Our goal for students with such limited visual attention is to create environments that support visual attention by controlling distracting light, noise, clutter and motion. We foster that visual attention and strive to create object meaning, object recognition.

To create meaning and to foster visual recognition, we want to create a predictable world where the same objects are used in a meaningful routine. In this meaningful routine, the repetitive use of the same objects in combination with the smells, tastes, tactile input and sounds clue the child’s understanding and therefore provide access to the visual information connected to meaning. It is this predictability in meaningful contexts that allow our children with CVI to begin the visual recognition journey and to begin to build that visual library.
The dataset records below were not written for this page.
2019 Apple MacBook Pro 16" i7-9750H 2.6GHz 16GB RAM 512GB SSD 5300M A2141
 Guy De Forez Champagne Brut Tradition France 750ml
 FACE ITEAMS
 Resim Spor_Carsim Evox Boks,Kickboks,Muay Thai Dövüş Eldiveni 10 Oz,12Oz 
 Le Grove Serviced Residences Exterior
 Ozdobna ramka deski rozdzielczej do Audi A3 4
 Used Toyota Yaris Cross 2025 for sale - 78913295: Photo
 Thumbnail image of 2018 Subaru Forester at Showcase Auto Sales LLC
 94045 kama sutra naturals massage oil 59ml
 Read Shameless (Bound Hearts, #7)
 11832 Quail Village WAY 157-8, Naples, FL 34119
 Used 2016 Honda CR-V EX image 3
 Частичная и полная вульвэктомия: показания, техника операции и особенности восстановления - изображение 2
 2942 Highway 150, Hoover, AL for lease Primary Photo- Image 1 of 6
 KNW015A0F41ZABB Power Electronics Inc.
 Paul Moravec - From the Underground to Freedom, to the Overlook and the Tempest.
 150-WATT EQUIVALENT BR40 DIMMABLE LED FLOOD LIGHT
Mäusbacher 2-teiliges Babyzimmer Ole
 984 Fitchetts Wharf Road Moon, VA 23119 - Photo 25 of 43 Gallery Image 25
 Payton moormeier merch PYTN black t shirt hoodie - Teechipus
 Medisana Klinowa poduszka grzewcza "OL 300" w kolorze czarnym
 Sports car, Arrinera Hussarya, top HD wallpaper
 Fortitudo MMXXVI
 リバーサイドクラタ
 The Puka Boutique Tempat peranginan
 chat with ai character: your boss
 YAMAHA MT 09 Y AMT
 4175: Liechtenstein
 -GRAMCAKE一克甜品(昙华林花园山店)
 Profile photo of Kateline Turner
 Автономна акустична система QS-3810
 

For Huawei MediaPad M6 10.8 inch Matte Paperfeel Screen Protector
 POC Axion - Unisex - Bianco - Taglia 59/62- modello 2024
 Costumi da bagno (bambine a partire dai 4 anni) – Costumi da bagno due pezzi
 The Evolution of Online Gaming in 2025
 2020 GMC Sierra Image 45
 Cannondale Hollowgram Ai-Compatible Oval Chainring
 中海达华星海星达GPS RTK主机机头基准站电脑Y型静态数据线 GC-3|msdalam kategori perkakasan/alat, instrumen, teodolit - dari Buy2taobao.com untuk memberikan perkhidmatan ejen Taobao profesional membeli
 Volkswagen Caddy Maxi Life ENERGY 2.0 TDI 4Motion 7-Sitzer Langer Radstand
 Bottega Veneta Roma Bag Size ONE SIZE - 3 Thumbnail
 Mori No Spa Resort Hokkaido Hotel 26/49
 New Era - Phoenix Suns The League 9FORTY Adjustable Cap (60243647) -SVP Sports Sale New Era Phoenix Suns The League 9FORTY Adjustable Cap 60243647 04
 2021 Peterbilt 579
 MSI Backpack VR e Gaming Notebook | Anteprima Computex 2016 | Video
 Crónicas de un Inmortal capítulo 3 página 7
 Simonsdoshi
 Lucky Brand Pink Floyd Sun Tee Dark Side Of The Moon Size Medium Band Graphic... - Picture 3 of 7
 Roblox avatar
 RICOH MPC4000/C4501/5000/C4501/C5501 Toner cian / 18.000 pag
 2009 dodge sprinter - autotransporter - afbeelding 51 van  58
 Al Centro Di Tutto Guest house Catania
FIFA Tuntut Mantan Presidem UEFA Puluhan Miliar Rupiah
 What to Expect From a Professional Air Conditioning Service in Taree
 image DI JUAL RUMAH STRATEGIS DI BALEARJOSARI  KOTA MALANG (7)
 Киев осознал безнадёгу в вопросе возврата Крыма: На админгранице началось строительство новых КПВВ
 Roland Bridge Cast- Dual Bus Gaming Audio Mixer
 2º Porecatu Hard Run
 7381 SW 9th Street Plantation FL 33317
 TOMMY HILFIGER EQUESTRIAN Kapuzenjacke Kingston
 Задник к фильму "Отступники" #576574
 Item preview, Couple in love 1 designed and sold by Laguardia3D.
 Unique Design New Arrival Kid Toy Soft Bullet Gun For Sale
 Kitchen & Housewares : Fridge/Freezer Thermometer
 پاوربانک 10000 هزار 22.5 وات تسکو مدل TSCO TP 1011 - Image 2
It is no surprise that when we provide the adaptations to the environment to foster visual attention, most children begin to recognize predictable items in the meaningful routines of mealtime. Mealtimes happen predictably three or more times per day. Parents report cups, bottles and spoons as the first kinds of recognized items. If you use the same mealtime objects with a child in a predictable and repeated routine such as mealtime, the child hears language about eating (auditory), smells the cooking or preparation of food in the context of the kitchen (context and smell), sits down in the highchair or dining chair (tactile and proprioception), and feels the bib being placed on (tactile). Those visual materials in context and with the other sensory information give visual meaning. It is no wonder these items are the starting points for visual recognition skills.